Records shown:
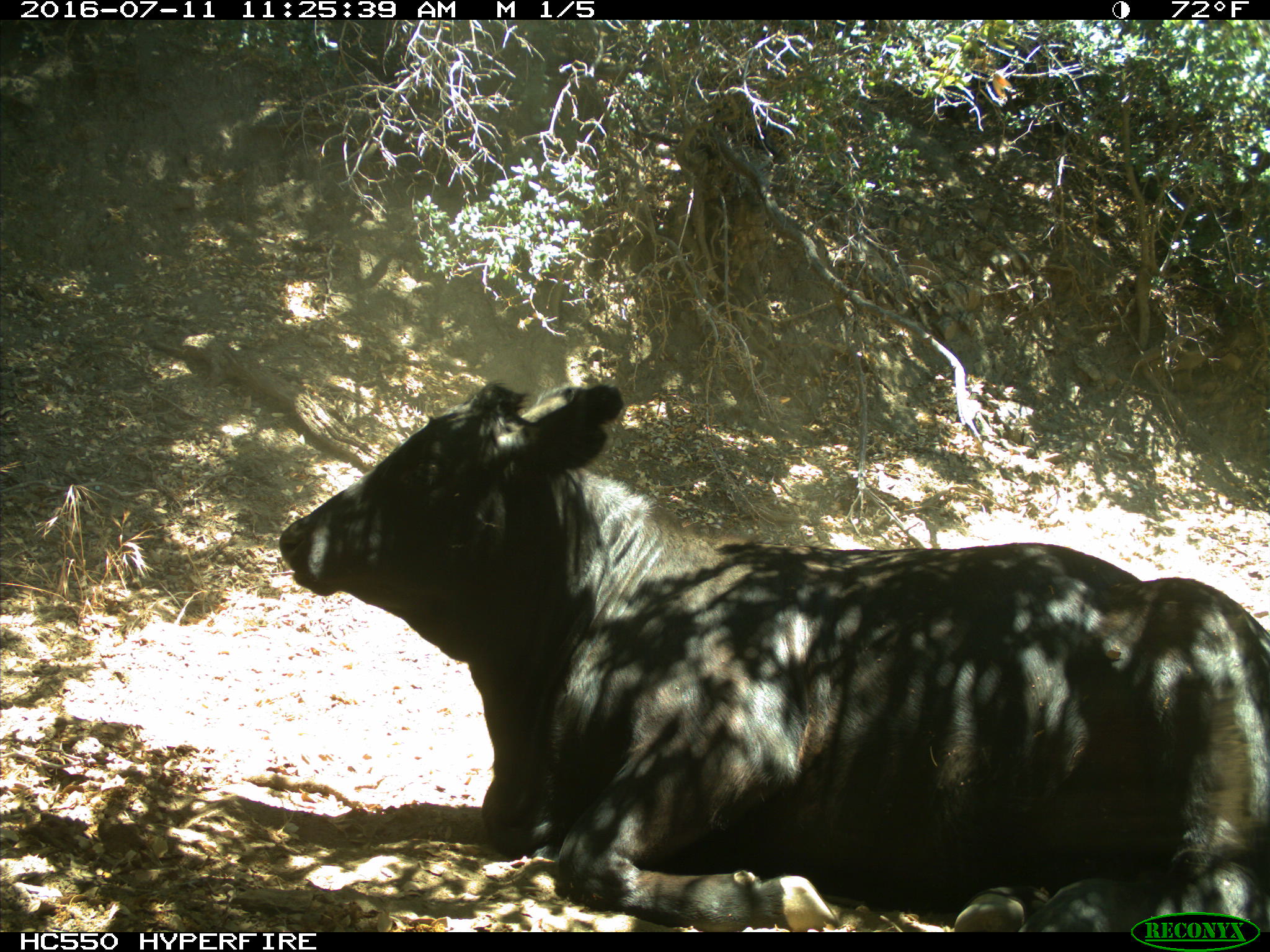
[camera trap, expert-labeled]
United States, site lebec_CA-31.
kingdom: Animalia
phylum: Chordata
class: Mammalia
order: Artiodactyla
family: Bovidae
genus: Bos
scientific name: Bos taurus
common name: domestic cow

Required work: An exact transcription of the listing is required, and it must contain no pictures.

Result of this task:
[camera trap, expert-labeled]
United States, site lebec_CA-31.
kingdom: Animalia
phylum: Chordata
class: Mammalia
order: Artiodactyla
family: Bovidae
genus: Bos
scientific name: Bos taurus
common name: domestic cow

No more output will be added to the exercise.